▸ Page text:

● ● ● ● ● ● ●

In considering the first factor of length of delay, the Court in Barker indicated that only a delay that is "presumptively prejudicial" will trigger further review of the other three factors and that the delay to be "tolerated" for a charged crime depends on the complexity of that crime. Barker at 530-531, 92 S.Ct. 2182, 2192, 33 L.Ed.2d 101, 116-117 (1972). In Doggett v. United States, 505 U.S. 647, 652, 112 S.Ct. 2686, 2691, 120 L.Ed.2d 520, 528 n. 1 (1992) the Supreme Court recognized that a delay of one year has been accepted by lower courts as a bench mark sufficient to trigger a Barker inquiry. The Defendant has been incarcerated on federal charges for approximately seventeen months, therefore, the Court finds it appropriate to continue weighing the other three factors as this period exceeds one year.

With regard to the second factor of the reason for the delay, the Court notes that Flood and his co-defendants have requested several extensions of time which have resulted in the majority of the time that this trial has been delayed. Flood argues that the Government has caused delays in discovery that were not intentional but at best negligent. Motion to Suppress (Document No. 71) ¶¶ 68-70. The Government denies that it has delayed producing discovery in this matter. Flood did file a motion for discovery ( see Document No. 45) which was granted in part by the Court on February 11, 2005 as to the evidence receipts from the search of CI Brubaker's home. See Document No. 54. Flood claims that he did not receive this evidence until March 15, 2005. Flood also argues that after a March 14, 2005 oral request made of the Government, the Government did not produce tape recordings of conversations between Flood and CI Brubaker until the week of March 21, 2005. The Government argues that all discovery was timely provided. The record does not confirm either argument. The record reflects no dilatory tactics of the Government. Even if the delays of five weeks were proven by some evidence of record, such delays are not what is preventing the trial of Flood. In March 2005, Flood's co-defendants and even Flood himself still had time to file their pre-trial motions, thus precluding the immediate scheduling of a trial at that time. This factor weighs in favor of the Government.

● ● ● ● ● ● ●

Entries on spatial positioning
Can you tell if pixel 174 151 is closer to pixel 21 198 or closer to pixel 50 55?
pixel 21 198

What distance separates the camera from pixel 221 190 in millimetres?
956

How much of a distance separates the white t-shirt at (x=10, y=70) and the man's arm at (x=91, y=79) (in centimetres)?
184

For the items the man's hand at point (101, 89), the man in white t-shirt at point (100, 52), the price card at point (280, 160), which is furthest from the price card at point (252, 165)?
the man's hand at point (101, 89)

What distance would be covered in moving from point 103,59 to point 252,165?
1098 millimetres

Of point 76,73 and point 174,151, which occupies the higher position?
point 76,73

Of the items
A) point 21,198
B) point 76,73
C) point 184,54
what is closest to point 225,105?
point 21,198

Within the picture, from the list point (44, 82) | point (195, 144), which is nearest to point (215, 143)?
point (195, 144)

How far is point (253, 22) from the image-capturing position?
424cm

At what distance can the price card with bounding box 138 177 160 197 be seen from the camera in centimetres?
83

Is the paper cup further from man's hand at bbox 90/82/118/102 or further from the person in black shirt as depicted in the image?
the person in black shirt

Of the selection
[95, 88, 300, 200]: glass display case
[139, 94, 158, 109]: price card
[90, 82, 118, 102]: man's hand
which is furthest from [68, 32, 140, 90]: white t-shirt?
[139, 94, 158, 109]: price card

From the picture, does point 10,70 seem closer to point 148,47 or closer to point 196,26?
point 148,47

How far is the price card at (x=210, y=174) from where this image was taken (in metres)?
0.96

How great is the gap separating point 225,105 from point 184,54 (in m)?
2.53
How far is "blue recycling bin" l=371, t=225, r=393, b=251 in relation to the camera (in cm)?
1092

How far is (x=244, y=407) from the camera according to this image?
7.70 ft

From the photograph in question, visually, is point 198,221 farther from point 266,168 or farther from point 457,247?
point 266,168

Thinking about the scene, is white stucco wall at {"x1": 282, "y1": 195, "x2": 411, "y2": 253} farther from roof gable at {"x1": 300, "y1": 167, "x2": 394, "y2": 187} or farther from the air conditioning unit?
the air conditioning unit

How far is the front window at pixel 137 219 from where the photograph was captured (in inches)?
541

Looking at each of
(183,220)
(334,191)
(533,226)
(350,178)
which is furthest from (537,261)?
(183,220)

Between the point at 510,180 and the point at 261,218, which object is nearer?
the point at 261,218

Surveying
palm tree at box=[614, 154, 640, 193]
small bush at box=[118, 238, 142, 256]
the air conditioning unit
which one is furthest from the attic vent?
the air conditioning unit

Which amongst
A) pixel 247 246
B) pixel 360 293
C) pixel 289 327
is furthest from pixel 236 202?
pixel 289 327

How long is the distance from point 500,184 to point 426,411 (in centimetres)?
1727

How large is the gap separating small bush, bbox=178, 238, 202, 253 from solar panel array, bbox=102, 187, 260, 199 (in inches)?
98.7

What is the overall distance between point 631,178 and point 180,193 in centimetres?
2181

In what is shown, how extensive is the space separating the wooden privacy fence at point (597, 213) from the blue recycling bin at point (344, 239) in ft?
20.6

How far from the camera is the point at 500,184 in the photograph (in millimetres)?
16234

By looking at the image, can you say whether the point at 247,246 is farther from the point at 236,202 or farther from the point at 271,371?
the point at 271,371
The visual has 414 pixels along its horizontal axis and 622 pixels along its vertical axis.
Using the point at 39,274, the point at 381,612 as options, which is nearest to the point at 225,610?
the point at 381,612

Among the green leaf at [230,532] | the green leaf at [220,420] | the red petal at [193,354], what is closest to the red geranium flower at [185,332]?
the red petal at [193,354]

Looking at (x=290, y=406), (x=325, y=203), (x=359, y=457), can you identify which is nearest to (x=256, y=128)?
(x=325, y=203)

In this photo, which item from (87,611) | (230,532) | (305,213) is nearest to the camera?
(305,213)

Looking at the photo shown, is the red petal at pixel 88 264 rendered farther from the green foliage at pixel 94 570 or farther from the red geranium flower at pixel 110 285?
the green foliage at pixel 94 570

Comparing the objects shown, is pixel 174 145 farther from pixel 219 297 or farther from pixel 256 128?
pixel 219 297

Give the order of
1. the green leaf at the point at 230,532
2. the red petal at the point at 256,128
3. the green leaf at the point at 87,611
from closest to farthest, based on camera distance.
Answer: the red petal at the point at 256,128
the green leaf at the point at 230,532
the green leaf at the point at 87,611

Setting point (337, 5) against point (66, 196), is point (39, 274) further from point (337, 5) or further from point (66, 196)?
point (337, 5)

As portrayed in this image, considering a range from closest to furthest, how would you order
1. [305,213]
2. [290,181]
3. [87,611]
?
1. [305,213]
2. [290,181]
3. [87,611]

● ● ● ● ● ● ●

▸ Work to do:
1 - According to the speedy-trial ruling, for approximately how long has the Defendant been incarcerated on federal charges?
2 - Carry the speedy-trial ruling forward from its final sentence, in the same style.
The listing has no connection to the speedy-trial ruling.

▸ Answers for this exercise:
1 - Approximately seventeen months.

2 -
With re gard to the third factor of assertion of his rights, Flood's counsel asserted the Defendant's Sixth Amendment right to a speedy trial before Magistrate Judge Pesto during a bond hearing on March 14, 2005. Magistrate Judge Pesto recognized that this issue was not before him, but rather was an issue appropriate for this Court. Flood's counsel thereafter filed the current motion on April 21, 2005. Because of Flood's persistence in more than timely pursuing this matter, Flood is entitled to "strong evidentiary weight" in his favor on this factor. See Barker, 407 U.S. 514, 531-532, 92 S.Ct. 2182, 2192-2193, 33 L.Ed. 2d 101, 117 (1972).

The fourth and final factor is the prejudice to Flood. The Barker Court required that this factor be viewed "in the light of the interests of" a defendant and identified three interests: 1) to prevent oppressive pretrial incarceration; 2) to minimize anxiety and concern of the accused; and 3) to limit the possibility that the defense will be impaired. Barker at 532, 92 S.Ct. 2182, 2193, 33 L.Ed.2d 101, 118 (1972). The Plaintiff must demonstrate actual proof of prejudice or the Court itself can recognize the existence of an "excessive delay", which in itself "presumptively compromises the reliability of a trial. . . ." Doggett v. U.S., 505 U.S. 647, 655, 112 S.Ct. 2686, 2692-2693, 120 L.Ed.2d 520, 531 (1992). Considering these interests, the Court has not been informed that evidence has been lost, but recognizes that with each day, the memories of witnesses fade. Further, there is no evidence that Flood's defense is hindered by his incarceration. Clearly Flood wishes to be released and is understandably concerned, as any detained criminal defendant would be, that continual delays in pretrial proceedings will delay his release even further during a period of time in which Flood has not yet been convicted, but is presumed innocent. This interest was also not addressed by Flood in his motion. However, the Court notes that the Government has not taken an action to delay the start of a trial in this matter. Nevertheless, the Court's view of the delay is that the seventeen months of detention is approaching the status of being "excessive delay" that would compromise the reliability of the trial. However, at this time, this factor weighs in favor of the Government.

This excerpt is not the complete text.